You are viewing a plain text version of this content. The canonical link for it is here.
Posted to user@nutch.apache.org by Carl Cerecke <ca...@nzs.com> on 2007/07/25 01:52:32 UTC
NullPointerException fetching some sites with temp redirects
Hi,
Using nutch 0.9, although I get the same with a more recent nightly build.
I'm getting NPE fetching these two pages:
http://www.absoluteit.co.nz
and
http://defence.allmedia.co.nz
I've tracked it down by putting a t.printStackTrace() in the catch
(Throwable t) of the run() in Fetcher.java:
java.lang.NullPointerException
at org.apache.hadoop.io.Text.encode(Text.java:375)
at org.apache.hadoop.io.Text.encode(Text.java:356)
at org.apache.hadoop.io.Text.writeString(Text.java:396)
at
org.apache.nutch.protocol.Content.writeCompressed(Content.java:146)
at
org.apache.hadoop.io.CompressedWritable.write(CompressedWritable.java:74)
at
org.apache.nutch.fetcher.FetcherOutput.write(FetcherOutput.java:56)
at
org.apache.hadoop.mapred.MapTask$MapOutputBuffer.collect(MapTask.java:315)
at
org.apache.nutch.fetcher.Fetcher$FetcherThread.output(Fetcher.java:343)
at
org.apache.nutch.fetcher.Fetcher$FetcherThread.run(Fetcher.java:191)
I'm not sure where to go from here.

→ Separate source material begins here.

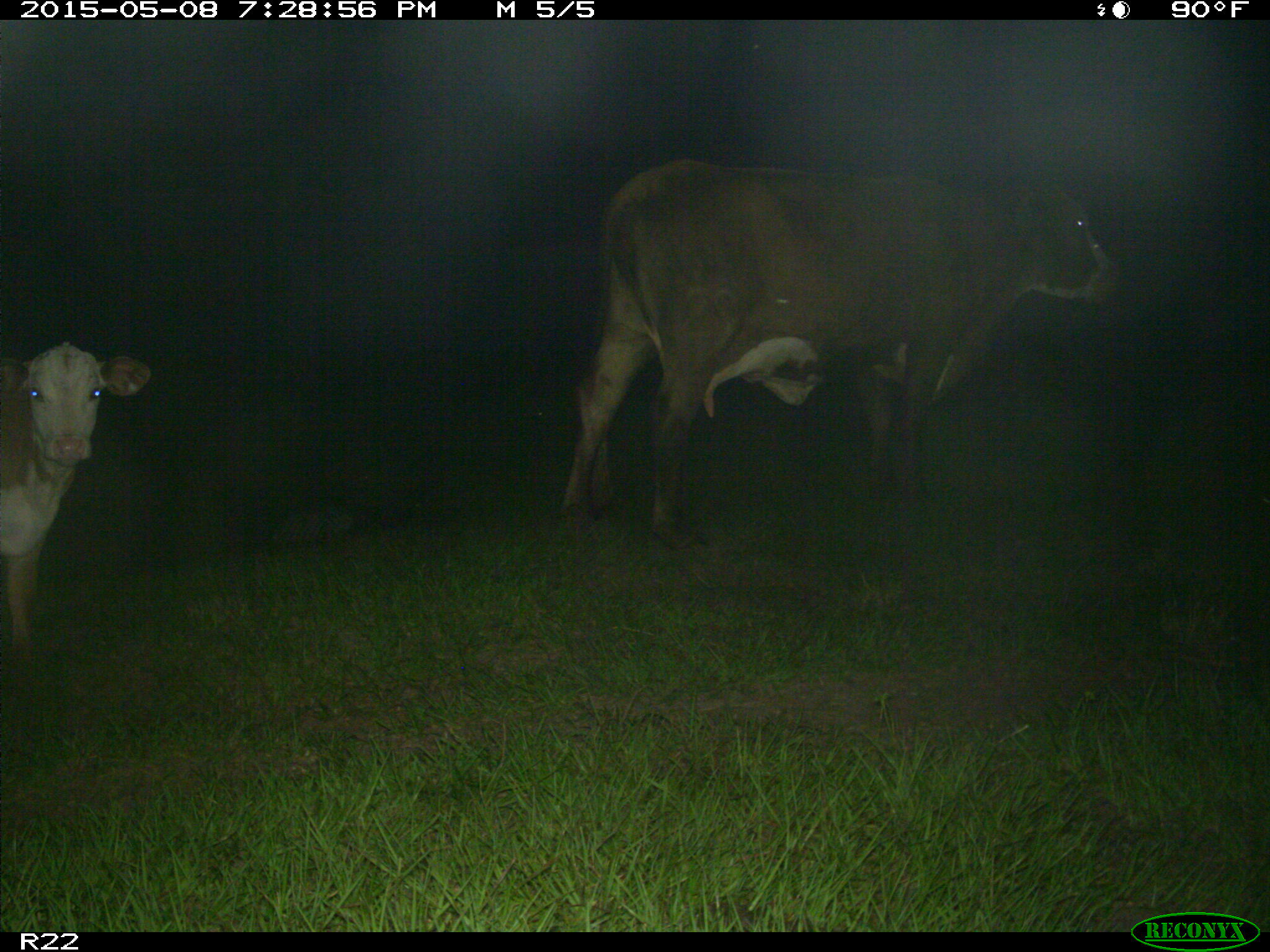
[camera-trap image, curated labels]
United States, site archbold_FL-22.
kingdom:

Any suggestions?
Cheers,
Carl.
Re: NullPointerException fetching some sites with temp redirects
Posted by Carl Cerecke <ca...@nzs.com>.
Is anybody else getting NullPointerExceptions fetching either of these
two sites (0.90 and latest from trunk) ?
http://www.absoluteit.co.nz
http://defence.allmedia.co.nz
I am, but would be grateful if someone else could test whether they work
or not so I can eliminate nutch configuration issues.
Cheers,
Carl.
Carl Cerecke wrote:
> Hi,
>
> Using nutch 0.9, although I get the same with a more recent nightly build.
>
> I'm getting NPE fetching these two pages:
>
> http://www.absoluteit.co.nz
> and
> http://defence.allmedia.co.nz
>
> I've tracked it down by putting a t.printStackTrace() in the catch
> (Throwable t) of the run() in Fetcher.java:
> java.lang.NullPointerException
> at org.apache.hadoop.io.Text.encode(Text.java:375)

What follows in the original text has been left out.